GIVEN PASSAGE:
The Ultima mount was converted into a goto mount by using the Teensy 3.2 mini PCB V1.2.4 build with TMC2130 drivers for the Alt and Az axes. These boards (10 of them) have already been purchased in 2018 but I just never got the time to start with the project. So in the end I decided I've got the parts and therefore I must just use it (I also like the samll footprint of this board). I have modified the normal Teensy 3.2 build by adding a focuser driver and a rotator/de-rotator driver (more detail of how to do it is available on the ONSTEP website. The 4th photo shows the board built into the Ultima mount.
For the AZ axis a Nema 17, 400 step per rotation stepper motor is used with 32 micro steps, belt reduction of 1.5 plus the Byers worm drive of 359:1 is used (total steps per degree = 19146.7).
For the ALT axis a Nema 17, 200 step per rotation with a 99.05 planetary gearbox and a belt reduction of 338:36 is used (total steps per degree = 16532.8). For the altitude bearings a better quality Lazy Susan bearing was used (with spacers between the ball bearings to prevent the ball bearings from locking up). These bearings are 200mm in diameter but you can get much larger ones in the same format. I have used my 3D printer to print 4 sections of a GT2 pulley (to form an outer sleeve) that were screwed onto the outside of the one Lazy Susan bearing. A 9mm GT2 belt is used from the slip clutch at the bottom to drive the Lazy Susan pulley. I am very proud of the 3D printed slip clutch that I have designed for this scope very small with a lot of oomph Only a half turn is needed to lock it up as well. The slip clutch attached to the Nema 17 motor and planetary gearbox is shown in the 5th photo
Fixed to the mount are two wheels with a telescopic handle that was salvaged from a large toolbox. The draw handle is fixed to the wheel base with swivel brackets so that the handle can be laid flat on the ground when the scope is in use (a slight tripping hazard but because the scope is not used for visual purposes there is minimal movement around the scope once setup is completed). The handle is fixed to the one side of the mirror box with two 3D printed wing nuts when the telescope is stored or moved around. When the handles are fixed onto the mirror box it is very easy to move the telescope in its collapsed state or erected state (through doorways or even up and down stairs). The fact that there is a slip clutch on both axes makes it easy to position the mirror box so that the handle could quickly be secured onto the mirror box to form rigid unit when it is time to pack up and go. I must still add a third (swivel) wheel to the base so that the scope could be pulled around as well (at this stage I am just using a 2x3 piece of timber as a leg as a quick and dirty solution).

GOALS:
1. Reproduce the Ultima mount passage word for word between "For the AZ axis" and "degree = 19146.7).", inclusive.
2. Continue the Ultima mount conversion write-up from its final sentence.
The data after this point comes from a separate source.

LISTING:
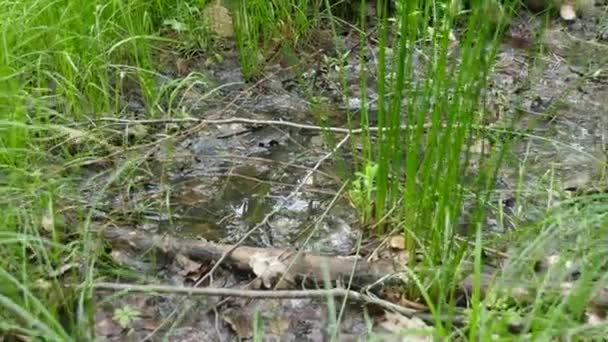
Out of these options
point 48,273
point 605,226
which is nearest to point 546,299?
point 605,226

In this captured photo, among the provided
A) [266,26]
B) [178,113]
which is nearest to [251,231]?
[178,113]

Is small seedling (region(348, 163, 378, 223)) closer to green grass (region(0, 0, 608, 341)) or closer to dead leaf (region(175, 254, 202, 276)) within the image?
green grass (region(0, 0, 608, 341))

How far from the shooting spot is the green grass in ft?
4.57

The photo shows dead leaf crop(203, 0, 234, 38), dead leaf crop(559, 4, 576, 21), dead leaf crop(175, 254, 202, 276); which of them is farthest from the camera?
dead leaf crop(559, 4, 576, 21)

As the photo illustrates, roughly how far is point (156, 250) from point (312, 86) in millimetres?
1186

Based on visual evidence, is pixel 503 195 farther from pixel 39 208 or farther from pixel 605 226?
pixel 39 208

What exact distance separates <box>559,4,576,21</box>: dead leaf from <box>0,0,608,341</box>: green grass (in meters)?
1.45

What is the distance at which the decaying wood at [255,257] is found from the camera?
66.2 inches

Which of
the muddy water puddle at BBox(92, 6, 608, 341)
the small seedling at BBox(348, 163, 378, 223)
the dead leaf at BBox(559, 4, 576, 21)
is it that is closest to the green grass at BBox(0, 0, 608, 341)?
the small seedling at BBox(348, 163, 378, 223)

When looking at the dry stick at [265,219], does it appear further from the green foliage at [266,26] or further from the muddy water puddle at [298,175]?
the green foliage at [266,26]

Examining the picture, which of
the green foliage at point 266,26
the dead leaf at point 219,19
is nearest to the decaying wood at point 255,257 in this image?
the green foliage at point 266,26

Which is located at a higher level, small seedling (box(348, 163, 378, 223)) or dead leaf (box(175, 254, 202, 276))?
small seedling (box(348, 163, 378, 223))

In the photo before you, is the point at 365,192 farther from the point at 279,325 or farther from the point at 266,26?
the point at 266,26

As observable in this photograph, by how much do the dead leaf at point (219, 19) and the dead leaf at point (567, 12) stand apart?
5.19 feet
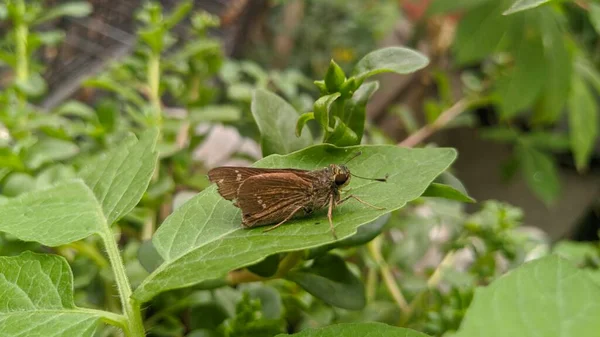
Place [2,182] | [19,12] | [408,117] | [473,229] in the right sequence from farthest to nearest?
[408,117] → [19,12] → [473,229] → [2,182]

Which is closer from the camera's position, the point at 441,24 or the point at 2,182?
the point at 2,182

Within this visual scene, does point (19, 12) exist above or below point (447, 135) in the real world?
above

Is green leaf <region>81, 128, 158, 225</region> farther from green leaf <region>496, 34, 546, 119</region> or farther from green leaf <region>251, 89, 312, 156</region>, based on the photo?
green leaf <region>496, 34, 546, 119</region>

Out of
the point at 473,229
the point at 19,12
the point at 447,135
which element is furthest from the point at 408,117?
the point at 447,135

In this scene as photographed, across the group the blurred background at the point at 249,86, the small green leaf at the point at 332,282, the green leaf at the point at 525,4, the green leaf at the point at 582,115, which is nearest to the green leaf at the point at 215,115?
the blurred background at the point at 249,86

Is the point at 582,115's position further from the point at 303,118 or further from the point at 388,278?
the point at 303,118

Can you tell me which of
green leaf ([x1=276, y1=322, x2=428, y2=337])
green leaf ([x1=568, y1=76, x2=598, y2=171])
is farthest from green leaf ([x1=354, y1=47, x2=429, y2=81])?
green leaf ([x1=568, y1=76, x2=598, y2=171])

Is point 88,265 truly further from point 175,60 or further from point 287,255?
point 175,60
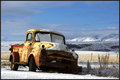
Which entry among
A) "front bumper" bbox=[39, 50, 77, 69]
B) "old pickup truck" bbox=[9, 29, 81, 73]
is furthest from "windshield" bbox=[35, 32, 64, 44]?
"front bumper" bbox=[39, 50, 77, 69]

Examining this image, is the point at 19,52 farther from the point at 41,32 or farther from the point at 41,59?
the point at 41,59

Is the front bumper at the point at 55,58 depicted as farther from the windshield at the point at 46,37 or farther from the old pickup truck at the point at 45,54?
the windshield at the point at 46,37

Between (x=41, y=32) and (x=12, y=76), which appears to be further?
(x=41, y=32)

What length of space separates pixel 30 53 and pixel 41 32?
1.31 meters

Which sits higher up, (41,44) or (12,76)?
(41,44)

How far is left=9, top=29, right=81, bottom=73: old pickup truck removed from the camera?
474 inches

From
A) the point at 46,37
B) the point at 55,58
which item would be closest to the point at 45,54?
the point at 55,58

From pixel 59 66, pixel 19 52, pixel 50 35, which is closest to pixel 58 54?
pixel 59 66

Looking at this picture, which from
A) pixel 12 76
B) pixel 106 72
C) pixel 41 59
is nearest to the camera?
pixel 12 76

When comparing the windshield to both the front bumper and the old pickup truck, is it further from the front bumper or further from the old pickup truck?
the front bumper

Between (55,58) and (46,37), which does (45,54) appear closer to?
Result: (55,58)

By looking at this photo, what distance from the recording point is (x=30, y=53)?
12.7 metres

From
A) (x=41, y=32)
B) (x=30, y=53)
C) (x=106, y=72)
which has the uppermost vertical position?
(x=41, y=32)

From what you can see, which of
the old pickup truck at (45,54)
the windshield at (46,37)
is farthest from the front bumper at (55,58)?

RESPONSES PER TASK:
1.
For the AZ axis a Nema 17, 400 step per rotation stepper motor is used with 32 micro steps, belt reduction of 1.5 plus the Byers worm drive of 359:1 is used (total steps per degree = 19146.7).

2.
The current mirror box size is 500mmx500mmx260mm high built with 20mm plywood. It has a fixed lid at the bottom (to give strength to the box). The bottom lid is only 12mm thick with a 110mm hole in the centre that is closed with a PVC cover when the scope is not in use (the hole is visible in the second photo). The hole is opened when the fan is switched on (the fan is not connected or used yet). I will have to rebuild the mirror box because it is not possible to fix or patch the current one (too many holes were drilled in places and later moved as I went along making modifications) and it looks really ugly right now. An 18 point mirror cell with wiffletree support is used to carry the mirror- I may also have to revisit this part of the scope at a later stage (shown in the 3rd photo)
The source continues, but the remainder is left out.